Obviously, I do a lot of other creative stuff as well, I’m a YouTuber and podcaster, but it’s nice to have a lot of the Twitch stuff be able to make sense financially. Twitch has been great for me. I feel like it’s so corporate when I say that, but they’ve genuinely been great.

When we had the conversation, I just told them straight off. I was like, Hey, I’d love to sign because I mean, it kind of feels like the right platform. Obviously, I’m a YouTuber, but for me, it kind of felt like Twitch was where it was at for me. So it’s great to be signed with them.

Yeah, absolutely. And I mean, you’ve also come pretty far in terms of your voice-acting career. Did you expect voicing a minor character in Dragon Ball Z Abridged would take you as far as doing voice acting work in a variety of anime and video games? I was a huge Dragon Ball Z Abridged fan.

CDawgVA: Oh really? Me too. When I was growing up, I think everyone who was an up-and-coming voice actor really aspired to be in that because it was crazy how popular it was back in the day. It was kinda crazy how ubiquitous it was. When I got in there, I worked with some really talented people who, you know, they’re still doing YouTube today and they’re really, really impressive.

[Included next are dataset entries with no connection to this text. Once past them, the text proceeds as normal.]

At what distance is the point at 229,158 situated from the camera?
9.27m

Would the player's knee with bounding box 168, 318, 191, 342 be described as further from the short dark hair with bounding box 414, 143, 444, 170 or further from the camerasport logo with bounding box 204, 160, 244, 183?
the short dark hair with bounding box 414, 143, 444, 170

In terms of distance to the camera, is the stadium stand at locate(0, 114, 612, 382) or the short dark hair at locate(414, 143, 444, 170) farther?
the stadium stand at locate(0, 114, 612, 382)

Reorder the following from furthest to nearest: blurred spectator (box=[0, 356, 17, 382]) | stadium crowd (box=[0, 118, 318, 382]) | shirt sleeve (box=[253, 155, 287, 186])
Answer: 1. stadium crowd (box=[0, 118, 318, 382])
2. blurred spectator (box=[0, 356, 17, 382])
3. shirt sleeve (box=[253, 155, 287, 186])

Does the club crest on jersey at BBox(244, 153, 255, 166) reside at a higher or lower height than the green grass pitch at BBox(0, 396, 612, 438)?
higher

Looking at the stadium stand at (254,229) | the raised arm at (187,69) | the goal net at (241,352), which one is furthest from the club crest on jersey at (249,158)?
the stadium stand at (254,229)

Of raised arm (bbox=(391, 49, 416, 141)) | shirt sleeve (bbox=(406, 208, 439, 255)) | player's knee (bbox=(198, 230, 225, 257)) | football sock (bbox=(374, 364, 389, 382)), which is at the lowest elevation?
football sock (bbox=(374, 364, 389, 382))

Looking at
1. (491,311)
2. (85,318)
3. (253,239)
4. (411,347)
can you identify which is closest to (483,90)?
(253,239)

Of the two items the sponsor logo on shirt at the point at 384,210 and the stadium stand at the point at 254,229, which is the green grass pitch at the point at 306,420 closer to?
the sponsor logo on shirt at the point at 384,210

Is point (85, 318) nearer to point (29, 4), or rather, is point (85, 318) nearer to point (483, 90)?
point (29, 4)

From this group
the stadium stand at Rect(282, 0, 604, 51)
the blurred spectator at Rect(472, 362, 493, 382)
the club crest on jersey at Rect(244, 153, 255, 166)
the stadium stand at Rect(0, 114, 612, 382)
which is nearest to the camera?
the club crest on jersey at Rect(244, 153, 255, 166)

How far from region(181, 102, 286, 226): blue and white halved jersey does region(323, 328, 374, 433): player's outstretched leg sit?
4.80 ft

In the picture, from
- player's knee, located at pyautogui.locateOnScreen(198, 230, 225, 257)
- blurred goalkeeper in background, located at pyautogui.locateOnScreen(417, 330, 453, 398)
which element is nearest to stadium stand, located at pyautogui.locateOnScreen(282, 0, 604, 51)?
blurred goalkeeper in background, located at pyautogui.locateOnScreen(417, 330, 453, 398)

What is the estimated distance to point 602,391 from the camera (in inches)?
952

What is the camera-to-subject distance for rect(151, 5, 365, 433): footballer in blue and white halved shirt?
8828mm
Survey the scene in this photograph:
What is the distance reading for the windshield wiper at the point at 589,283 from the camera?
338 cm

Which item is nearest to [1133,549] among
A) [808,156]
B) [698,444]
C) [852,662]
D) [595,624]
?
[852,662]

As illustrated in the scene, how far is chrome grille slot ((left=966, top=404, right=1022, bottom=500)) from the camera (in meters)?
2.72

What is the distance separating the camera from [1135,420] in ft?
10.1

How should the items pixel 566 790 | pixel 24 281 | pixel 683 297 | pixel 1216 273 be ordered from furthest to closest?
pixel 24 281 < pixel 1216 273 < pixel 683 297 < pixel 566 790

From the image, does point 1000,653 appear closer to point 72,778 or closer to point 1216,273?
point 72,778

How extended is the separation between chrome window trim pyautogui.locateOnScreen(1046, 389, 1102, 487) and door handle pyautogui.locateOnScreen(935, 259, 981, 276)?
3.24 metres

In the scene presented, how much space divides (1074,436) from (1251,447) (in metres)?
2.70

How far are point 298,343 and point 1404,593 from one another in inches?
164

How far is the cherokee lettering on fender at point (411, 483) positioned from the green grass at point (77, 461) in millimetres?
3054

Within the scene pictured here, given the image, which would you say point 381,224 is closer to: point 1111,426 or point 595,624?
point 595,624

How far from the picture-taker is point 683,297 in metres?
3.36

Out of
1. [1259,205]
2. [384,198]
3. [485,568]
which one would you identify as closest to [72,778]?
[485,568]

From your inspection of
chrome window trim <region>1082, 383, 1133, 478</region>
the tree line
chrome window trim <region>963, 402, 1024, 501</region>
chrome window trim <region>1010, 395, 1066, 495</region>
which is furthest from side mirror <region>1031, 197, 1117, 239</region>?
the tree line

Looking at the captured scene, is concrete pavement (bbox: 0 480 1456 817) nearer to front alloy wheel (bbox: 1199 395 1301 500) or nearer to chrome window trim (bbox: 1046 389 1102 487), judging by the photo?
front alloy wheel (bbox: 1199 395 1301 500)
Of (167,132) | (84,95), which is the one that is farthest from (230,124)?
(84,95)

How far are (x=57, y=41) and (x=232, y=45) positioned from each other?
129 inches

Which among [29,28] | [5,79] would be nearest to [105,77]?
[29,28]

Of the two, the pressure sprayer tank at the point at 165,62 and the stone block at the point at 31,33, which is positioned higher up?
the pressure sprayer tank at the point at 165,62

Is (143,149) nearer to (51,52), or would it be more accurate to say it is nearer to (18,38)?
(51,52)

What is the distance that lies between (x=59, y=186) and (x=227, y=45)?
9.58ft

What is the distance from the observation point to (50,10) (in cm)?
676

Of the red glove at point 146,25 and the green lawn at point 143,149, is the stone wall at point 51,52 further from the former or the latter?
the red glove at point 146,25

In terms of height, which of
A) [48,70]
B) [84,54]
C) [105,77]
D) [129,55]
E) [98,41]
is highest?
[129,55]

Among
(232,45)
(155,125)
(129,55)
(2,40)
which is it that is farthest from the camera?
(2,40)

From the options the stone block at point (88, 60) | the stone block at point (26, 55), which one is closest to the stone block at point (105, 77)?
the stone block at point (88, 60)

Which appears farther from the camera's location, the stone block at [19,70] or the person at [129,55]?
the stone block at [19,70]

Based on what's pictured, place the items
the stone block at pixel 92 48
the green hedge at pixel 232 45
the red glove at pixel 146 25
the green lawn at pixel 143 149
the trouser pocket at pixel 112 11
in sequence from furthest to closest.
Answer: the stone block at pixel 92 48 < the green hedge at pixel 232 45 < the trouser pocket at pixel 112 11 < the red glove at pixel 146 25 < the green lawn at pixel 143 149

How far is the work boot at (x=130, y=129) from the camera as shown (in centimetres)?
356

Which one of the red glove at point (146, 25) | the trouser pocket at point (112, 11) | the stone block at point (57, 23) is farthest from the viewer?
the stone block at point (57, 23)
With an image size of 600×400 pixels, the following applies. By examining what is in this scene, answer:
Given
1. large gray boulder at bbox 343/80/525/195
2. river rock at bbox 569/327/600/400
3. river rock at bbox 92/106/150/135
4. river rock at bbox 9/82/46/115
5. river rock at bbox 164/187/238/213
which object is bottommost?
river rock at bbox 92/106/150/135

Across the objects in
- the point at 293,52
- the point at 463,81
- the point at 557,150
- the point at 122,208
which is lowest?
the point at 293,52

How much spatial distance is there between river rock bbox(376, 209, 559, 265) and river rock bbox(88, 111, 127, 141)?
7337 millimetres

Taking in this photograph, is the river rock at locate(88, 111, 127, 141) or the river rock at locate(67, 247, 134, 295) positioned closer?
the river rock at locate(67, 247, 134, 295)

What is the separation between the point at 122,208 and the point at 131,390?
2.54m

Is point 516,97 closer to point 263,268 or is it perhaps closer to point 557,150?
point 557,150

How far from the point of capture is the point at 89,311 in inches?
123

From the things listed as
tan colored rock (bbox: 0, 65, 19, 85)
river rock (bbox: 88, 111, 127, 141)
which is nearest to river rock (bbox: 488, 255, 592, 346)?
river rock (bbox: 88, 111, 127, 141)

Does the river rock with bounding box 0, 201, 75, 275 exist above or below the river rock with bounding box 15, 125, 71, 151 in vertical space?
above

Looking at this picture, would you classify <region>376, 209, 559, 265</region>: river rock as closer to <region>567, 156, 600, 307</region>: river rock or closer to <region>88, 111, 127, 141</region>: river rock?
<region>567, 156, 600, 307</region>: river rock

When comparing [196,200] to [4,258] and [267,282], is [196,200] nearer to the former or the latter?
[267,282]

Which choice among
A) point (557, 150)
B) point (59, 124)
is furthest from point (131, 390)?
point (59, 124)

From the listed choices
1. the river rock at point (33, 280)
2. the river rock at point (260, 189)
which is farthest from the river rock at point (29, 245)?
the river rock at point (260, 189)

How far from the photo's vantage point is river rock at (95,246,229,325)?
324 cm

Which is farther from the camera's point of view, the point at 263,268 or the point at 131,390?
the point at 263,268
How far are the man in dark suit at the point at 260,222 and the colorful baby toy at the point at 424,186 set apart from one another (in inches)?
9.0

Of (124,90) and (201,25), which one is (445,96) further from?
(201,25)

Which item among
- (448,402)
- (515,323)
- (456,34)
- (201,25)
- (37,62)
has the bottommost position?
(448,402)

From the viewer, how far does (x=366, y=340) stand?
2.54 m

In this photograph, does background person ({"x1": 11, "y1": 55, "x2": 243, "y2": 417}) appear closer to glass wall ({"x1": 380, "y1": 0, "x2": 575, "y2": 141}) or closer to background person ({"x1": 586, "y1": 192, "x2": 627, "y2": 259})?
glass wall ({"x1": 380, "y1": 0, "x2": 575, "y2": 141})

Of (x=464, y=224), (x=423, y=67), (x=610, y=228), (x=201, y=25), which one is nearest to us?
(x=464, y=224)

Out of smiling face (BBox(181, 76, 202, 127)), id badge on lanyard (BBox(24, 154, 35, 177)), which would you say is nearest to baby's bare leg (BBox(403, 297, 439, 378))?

But I didn’t expect to ever be voicing in actual anime. It was a long-shot dream when I started ages ago. And yeah, that’s been a weird journey as well. I think it’s just what happens when you do voice acting on YouTube, you just have to go with the opportunities that present themselves and hopefully, you did the right call and you’re in the right things and it all turns out well.